— BEGIN Page text —

[−][src]Crate lexpr
This crate provides facilities for parsing, printing and manipulating S-expression data. S-expressions are the format used to represent code and data in the Lisp language family.
((name . "John Doe")
(age . 43)
(address
(street "10 Downing Street")
(city "London"))
(phones "+44 1234567" "+44 2345678"))
lexpr
also supports more complex types; including keywords and
configurable tokens for true
, false
and nil
, by default
using Scheme syntax:
(define-class rectangle ()
(width
#:init-value #nil ;; Nil value
#:settable #t ;; true
#:guard (> width 10)
)
(height
#:init-value 10
#:writable #f ;; false
))
Note that keywords, and the corresponding #:
notation, is not
part of standard Scheme, but is supported by lexpr
's default
parser settings.
There are three common ways that you might find yourself needing to work with S-expression data in Rust:
-
As text data. An unprocessed string of S-expression data that you receive from a Lisp program, read from a file, or prepare to send to a Lisp program.
-
As an dynamically typed representation. Maybe you want to check that some S-expression data is valid before passing it on, but without knowing the structure of what it contains. Or you want to handle arbirarily structured data, like Lisp code.
-
As a statically typed Rust data structure. When you expect all or most of your data to conform to a particular structure and want to get real work done without the dynamically typed nature of S-expressions tripping you up.
Only the first two items of this list are handled by lexpr
; for conversion
from and to statically typed Rust data structures see the serde-lexpr
crate.
Operating on dynamically typed S-expression data
Any valid S-expression can be manipulated using the Value
data
structure.
Constructing S-expression values
use lexpr::{Value, parse::Error}; // Some s-expressions a &str. let data = r#"((name . "John Doe") (age . 43) (phones "+44 1234567" "+44 2345678"))"#; // Parse the string of data into lexpr::Value. let v = lexpr::from_str(data)?; // Access parts of the data by indexing with square brackets. println!("Please call {} at the number {}", v["name"], v["phones"][1]); Ok(())
What are S-expressions?

— END Page text —

• Set problem 1: Copy the lexpr documentation from "Note that keywords, and" to "like Lisp code.".
• Set problem 2: Carry on the lexpr documentation from the point where it stops.

— BEGIN Material —

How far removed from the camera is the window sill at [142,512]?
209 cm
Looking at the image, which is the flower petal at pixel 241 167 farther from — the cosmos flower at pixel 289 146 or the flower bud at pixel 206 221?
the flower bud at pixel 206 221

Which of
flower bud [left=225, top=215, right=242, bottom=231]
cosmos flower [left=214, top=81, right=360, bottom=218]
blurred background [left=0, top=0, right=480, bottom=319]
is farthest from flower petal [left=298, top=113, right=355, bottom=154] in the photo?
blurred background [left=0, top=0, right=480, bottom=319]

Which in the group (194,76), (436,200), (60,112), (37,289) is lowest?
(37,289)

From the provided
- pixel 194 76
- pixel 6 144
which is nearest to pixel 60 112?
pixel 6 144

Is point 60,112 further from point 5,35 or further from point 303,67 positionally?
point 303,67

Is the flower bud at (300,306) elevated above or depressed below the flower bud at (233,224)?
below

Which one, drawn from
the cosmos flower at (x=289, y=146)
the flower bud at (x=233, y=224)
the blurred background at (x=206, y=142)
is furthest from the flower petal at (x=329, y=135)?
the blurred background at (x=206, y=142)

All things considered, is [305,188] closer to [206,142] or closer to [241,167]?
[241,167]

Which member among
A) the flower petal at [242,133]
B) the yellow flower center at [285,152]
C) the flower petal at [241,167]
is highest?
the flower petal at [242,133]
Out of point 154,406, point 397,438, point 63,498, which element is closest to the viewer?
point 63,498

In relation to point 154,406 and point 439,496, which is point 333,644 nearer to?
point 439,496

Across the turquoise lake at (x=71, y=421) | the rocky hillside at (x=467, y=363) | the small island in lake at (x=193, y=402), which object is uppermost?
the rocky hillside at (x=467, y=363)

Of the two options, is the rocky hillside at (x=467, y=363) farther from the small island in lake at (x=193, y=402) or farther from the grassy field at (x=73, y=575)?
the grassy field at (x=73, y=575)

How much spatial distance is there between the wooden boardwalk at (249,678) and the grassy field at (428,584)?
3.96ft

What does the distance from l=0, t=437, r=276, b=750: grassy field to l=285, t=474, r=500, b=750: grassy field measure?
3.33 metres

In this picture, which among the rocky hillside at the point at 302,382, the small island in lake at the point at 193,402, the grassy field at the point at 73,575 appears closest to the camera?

— END Material —

• Final answer 1:
Note that keywords, and the corresponding #:
notation, is not
part of standard Scheme, but is supported by lexpr
's default
parser settings.
There are three common ways that you might find yourself needing to work with S-expression data in Rust:
-
As text data. An unprocessed string of S-expression data that you receive from a Lisp program, read from a file, or prepare to send to a Lisp program.
-
As an dynamically typed representation. Maybe you want to check that some S-expression data is valid before passing it on, but without knowing the structure of what it contains. Or you want to handle arbirarily structured data, like Lisp code.

• Final answer 2:
S-expressions, as mentioned above, are the notation used by various dialects of Lisp to represent data (and code). As a data format, it is roughly comparable to JSON (JavaScript Object Notation), but syntactically more lightweight. Also, JSON is designed for consumption and generation by machines, which is reflected by the fact that it does not specify a syntax for comments. S-expressions on the other hand, are intended to be written and read by humans as well as machines. In this respect, they are more like YAML, but have a simpler and less syntactically rigid structure. For example, indentation does not convey any information to the parser, but is used only to allow for easier digestion by humans.
Different Lisp dialects have notational differences for some data types, and
some may lack specific data types completely. This section tries to give an
overview over the different types of values representable by the Value
data type and how it relates to different Lisp dialects. All examples are
given in the syntax used in Guile
Scheme implementation.
The parser and serializer implementation in lexpr
can be
tailored to parse and generate S-expression data in various
"dialects" in use by different Lisp variants; the aim is to cover
large parts of R6RS and R7RS Scheme with some Guile and Racket
extensions, as well as Emacs Lisp.
In the following, the S-expression values that are modeled by
lexpr
are introduced, In general, S-expression values can be
split into the two categories primitive types and compound types.
Primitive types
Primitive, or non-compound types are those that can not recursively contain arbitrary other values. Numbers, strings and booleans fall into this category.
Symbols and keywords
Lisp has a data type not commonly found in other languages, namely "symbols". A symbol is conceptually similar to identifiers in other languages, but allow for a much richer set of characters than typically allowed for identifiers in other languages. Also, identifiers in other languages can usually not be used in data; Lisps expose them as a primitive data type, a result of the homoiconicity of the Lisp language family.
this-is-a-symbol ; A single symbol, dashes are allowed
another.symbol ; Periods are allowed as well
foo$bar!<_>? ; As are quite a few other characters
Another data type, present in some Lisp dialects, such as Emacs
Lisp, Common Lisp, and several Scheme implementations, are
keywords. These are also supported by lexpr
. Keywords are very
similiar to symbols, but are typically prefixed by :
or #:
and
are used for different purposes in the language.
#:foo ; A keyword named "foo", written in Guile/Racket notation
:bar ; A keyword named "bar", written in Emacs Lisp or Common Lisp notation
Booleans
While Scheme has a primitive boolean data type, more traditional Lisps such
as Emacs Lisp and Common Lisp do not; they instead use the symbols t
and
nil
to represent boolean values. Using parser options, lexpr
allows to
parse these symbols as booleans, which may be desirable in some
circumstances, as booleans are simpler to handle than symbols.
#t ; The literal representing true
#f ; The literal representing false
The empty list and "nil"
In traditional Lisps, the end of list is represented as by a
special atom written as nil
. In Scheme, the empty list is an
atom written as ()
, and there nil
is just a regular
symbol. Both nil
and the empty list are present and
distinguishable in lexpr
.
Numbers
Numbers are represented by the Number
abstract data type. It can handle
signed and unsigned integers, each up to 64 bit size, as well as floating
point numbers. The Scheme syntax for hexadecimal, octal, and binary literals
is supported.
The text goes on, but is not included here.